Networking issues are very complex and critical for any IT infrastructure. We fix one and ten new pops up from no where. As it is very critical foundation for any enterprise/telco network on which entire business is built and run, any sluggishness/break down/breach in it are the nightmare issues for network engineers to solve. Troubleshooting is like maze running but its an interesting art if played by rules of Dr. Network troubleshooter. Lets’ meet Dr. Network troubleshooter then.
Very commonly said in health care world that catching a disease at early stage prevents break up of the system at long run. Same sentence stands correct in networking as well. Generally issues are observed at various stages of deployment(Day 1) or after deployment (Day 2) at the field, Starting from pilot testing, extensive feature/integration/inter-opt testing at a staging period or even after going live. The impact of the same issue is different at different stages. However, each stage gives hints of the causes.
Issues found at initial period of lab testing (Pre production) tent to be misconfiguration of the feature Whereas design anomalies cause issues in later stages.
Same way, Issues which are reported or seen at live network field, commonly be software failures (i.e. memory leaks) or Hardware failures (i.e. FAN rpm fault), but not necessarily misconfiguration. Sometime there are “timing” issues too, momentary packets drops etc. Since, network is real time reactive system, timing issues are hard to reproduce or do not occur frequently or it reacted based on some changes i.e. traffic pattern/topology/protocol timer failures/high temperature due to cooling failure etc. Although their impact is temporary but it can be sounding one.
So, it is always a good idea to see from which stage the symptoms are being reported and decide next course of action.
Now, While it is very common in most issues that symptoms reported with very superficial level information i.e. Huge packet drops observed/Link flapped multiple times etc. Troubleshooting of such issues become challenging journey.

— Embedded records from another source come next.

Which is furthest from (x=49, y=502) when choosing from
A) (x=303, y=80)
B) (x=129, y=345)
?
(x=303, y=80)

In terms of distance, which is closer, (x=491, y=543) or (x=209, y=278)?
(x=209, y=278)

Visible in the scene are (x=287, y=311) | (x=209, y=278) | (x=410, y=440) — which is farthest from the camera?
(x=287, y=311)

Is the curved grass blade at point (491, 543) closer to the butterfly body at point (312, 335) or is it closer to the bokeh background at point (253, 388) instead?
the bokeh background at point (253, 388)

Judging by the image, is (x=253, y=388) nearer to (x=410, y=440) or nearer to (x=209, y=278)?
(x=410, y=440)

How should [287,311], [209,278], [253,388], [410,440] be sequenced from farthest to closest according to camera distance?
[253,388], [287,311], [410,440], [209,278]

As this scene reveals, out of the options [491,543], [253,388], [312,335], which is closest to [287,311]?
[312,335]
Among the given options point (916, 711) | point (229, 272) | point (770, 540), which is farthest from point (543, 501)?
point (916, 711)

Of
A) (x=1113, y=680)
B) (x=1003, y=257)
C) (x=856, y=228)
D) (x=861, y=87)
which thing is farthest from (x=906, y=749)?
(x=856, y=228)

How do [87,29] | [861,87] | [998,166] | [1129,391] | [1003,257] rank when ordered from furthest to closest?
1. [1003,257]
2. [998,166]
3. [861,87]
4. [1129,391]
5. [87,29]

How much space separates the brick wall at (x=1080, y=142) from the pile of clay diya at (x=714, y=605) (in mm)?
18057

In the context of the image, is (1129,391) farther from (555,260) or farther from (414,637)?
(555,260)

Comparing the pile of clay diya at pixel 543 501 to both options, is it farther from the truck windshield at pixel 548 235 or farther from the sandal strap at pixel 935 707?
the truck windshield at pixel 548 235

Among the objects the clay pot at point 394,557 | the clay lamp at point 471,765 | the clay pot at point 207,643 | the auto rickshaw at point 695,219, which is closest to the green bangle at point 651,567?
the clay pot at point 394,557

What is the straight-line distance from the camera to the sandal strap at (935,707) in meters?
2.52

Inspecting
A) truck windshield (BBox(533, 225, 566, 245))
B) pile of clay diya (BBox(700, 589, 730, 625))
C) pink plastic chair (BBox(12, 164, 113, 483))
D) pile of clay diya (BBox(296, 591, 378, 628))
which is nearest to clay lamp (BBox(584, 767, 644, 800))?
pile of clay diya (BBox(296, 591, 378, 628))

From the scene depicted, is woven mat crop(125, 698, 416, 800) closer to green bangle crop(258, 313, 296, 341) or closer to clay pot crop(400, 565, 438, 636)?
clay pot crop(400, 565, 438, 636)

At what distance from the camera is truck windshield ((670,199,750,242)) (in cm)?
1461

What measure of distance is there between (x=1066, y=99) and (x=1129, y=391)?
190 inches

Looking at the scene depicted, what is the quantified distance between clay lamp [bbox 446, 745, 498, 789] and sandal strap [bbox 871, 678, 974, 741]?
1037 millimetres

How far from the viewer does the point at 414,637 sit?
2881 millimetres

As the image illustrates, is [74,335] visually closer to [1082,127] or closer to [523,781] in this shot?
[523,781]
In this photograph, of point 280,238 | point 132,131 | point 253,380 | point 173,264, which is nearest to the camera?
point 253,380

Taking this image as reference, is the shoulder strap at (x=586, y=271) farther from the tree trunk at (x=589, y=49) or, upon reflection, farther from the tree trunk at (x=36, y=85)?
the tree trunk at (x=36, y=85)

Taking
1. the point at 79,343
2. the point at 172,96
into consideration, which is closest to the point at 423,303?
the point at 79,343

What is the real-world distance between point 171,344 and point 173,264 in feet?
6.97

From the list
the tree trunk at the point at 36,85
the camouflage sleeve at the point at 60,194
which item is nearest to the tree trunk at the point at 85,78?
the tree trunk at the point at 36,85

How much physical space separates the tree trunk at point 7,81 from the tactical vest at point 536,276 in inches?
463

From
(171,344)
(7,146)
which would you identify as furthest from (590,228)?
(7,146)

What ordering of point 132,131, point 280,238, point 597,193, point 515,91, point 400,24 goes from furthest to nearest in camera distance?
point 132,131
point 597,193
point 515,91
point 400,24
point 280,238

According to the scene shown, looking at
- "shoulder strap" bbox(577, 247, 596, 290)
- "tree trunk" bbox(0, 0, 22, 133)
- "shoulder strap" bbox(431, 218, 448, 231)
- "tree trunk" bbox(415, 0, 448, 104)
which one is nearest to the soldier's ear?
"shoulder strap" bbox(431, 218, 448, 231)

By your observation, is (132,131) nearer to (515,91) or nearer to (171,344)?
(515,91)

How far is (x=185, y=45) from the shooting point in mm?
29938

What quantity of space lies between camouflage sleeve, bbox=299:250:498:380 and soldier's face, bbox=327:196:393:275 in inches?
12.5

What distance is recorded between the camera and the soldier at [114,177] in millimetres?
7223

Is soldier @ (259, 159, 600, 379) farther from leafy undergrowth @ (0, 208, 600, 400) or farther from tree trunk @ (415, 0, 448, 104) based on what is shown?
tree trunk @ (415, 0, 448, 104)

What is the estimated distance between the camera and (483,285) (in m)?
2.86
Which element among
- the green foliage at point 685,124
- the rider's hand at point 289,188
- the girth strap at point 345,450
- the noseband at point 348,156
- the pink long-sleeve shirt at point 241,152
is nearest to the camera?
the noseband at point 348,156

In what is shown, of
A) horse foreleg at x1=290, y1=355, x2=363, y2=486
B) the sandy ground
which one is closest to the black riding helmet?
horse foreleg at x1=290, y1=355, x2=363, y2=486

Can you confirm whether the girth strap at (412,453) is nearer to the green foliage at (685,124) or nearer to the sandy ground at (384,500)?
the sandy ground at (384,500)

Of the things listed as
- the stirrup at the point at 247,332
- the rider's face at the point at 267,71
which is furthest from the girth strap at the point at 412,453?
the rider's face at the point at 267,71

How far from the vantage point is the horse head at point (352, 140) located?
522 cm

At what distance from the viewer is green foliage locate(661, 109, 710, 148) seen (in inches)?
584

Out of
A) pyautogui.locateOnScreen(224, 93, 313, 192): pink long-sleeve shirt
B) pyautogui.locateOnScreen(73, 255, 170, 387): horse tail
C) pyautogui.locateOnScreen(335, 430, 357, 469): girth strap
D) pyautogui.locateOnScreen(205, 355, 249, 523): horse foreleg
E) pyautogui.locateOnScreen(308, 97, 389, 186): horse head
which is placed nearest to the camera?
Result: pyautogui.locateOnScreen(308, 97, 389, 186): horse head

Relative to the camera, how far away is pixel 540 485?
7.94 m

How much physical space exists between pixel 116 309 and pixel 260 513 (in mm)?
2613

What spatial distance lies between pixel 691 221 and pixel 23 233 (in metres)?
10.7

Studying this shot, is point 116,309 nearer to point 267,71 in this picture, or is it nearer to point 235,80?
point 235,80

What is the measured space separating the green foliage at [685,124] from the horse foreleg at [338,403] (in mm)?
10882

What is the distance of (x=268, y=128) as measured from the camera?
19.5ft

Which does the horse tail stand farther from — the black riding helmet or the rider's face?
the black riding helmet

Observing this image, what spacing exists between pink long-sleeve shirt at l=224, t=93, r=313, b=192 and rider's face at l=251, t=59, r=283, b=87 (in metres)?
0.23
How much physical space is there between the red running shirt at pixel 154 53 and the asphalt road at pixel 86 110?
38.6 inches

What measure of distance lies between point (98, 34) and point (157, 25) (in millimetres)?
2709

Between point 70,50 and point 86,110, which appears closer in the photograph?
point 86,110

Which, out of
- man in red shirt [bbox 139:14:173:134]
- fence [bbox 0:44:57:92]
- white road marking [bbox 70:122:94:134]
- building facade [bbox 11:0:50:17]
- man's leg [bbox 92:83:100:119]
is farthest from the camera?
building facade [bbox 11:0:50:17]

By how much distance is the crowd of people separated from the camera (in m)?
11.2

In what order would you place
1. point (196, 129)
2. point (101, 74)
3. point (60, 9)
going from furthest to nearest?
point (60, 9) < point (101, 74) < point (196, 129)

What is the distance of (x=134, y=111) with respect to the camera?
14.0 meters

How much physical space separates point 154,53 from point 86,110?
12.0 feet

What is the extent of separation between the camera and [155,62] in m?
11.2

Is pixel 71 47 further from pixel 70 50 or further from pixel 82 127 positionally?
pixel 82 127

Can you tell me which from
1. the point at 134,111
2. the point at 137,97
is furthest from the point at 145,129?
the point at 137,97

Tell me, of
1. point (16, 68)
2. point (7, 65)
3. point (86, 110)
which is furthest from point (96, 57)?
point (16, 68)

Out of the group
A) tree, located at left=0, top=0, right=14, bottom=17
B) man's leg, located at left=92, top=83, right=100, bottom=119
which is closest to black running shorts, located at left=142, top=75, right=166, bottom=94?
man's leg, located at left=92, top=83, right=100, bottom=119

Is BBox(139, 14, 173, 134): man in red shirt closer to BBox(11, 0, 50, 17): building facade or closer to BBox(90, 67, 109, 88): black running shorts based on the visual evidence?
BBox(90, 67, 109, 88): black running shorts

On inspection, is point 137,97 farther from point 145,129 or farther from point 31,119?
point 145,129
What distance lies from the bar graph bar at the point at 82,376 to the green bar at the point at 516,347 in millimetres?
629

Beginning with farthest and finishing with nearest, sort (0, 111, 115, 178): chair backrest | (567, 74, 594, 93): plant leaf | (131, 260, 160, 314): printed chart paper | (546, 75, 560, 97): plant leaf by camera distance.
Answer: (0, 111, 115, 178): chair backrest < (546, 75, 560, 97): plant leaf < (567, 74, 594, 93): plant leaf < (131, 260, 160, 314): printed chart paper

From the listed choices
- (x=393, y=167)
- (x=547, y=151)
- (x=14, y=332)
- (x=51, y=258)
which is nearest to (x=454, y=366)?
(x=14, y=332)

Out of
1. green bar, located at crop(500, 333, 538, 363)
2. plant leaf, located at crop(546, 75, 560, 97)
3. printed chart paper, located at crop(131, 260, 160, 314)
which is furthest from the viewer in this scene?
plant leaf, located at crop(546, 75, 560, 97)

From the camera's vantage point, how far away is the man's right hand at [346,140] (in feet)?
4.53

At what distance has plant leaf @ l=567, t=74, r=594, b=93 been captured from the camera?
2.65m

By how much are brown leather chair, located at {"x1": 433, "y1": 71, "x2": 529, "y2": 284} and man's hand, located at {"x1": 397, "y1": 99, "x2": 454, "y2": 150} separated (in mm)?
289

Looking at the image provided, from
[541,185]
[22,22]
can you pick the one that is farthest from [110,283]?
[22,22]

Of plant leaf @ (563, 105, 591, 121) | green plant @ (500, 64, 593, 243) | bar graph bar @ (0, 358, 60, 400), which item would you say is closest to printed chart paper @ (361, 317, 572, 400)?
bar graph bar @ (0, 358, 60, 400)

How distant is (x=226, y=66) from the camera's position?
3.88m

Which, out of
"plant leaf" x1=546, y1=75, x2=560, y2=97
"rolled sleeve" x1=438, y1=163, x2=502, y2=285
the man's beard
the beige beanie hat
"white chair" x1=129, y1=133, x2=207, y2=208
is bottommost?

On such issues, it is always a good idea to break the entire infrastructure design into multiple parts based on Products/Feature involved. For example, in Openstack infrastructure, we can divide it into like, neutron, openvswitch, dpdk, NICs, RHEL (OS), opendaylight controller, Director etc. Sometime, it is just one product but multiple feature are colliding with each other i.e. BONDING with DPDK Ports. BONDING involves protocols like LACP or different balancing algorithms.
Remember, Networking is all about visualization. Drawing the end to end picture, packet path, critical junctures etc. certainly makes tracking journey easy.
First aid in emergency:
Issues, reported from the live/production network are always an Emergency/Critical case. First priority while working on those cases are, restore back the normalcy. This requires isolation of the trouble making part and recover back the system with redundancy/work around. For example, traffic disruption due to some event happenings outside of the infra like sudden burst of the broadcast traffic or It could be a case of DOS attack as well. In such circumstances, a external policy/ACL may require further tightening. So, it can’t sneak in easily and disturb the setup till it gets stabilize.
Second case could be, one forwarding path broken. While traffic can be rerouted to next alternate available, if required new should be setup (PORTs) or QoS imposed on critical traffic in order to protect critical traffic.
While we work on recovery, one concerning thing from production setup is, limited freedom of diagnosis. So, Best way to reach the root cause is, simulate similar setup in testing lab, even though we can’t match the scale but small simulator creating some conditions.
Once, symptoms are reported and in order to identify which products/features/daemons are causing the issue, next step is to focus on
- Relevant Commands, running config
- Logs (if DEBUG available)
- Events (TRAPS, UPGRADES, UPDATES, MIGRATION)
- Traffic Pattern (Burst, BUUM)
- SOS report
These are very important indicators to narrow down the problem further. However, to analyse these indicators require significant technical expertise and skills of the area close to the issue. From here on, journey moves from strategic track to technical track.
One more thing here is to note, FALSE ALARM. While we debug the issue it is quite possible that a junction may lead us to wrong path. However, to identify the right path, it takes years of handling various issues and come only by experience.
Troubleshooting is a stage by stage game and should be played like super mario. I hope Dr. network troubleshooter’s rules will help you in your journey.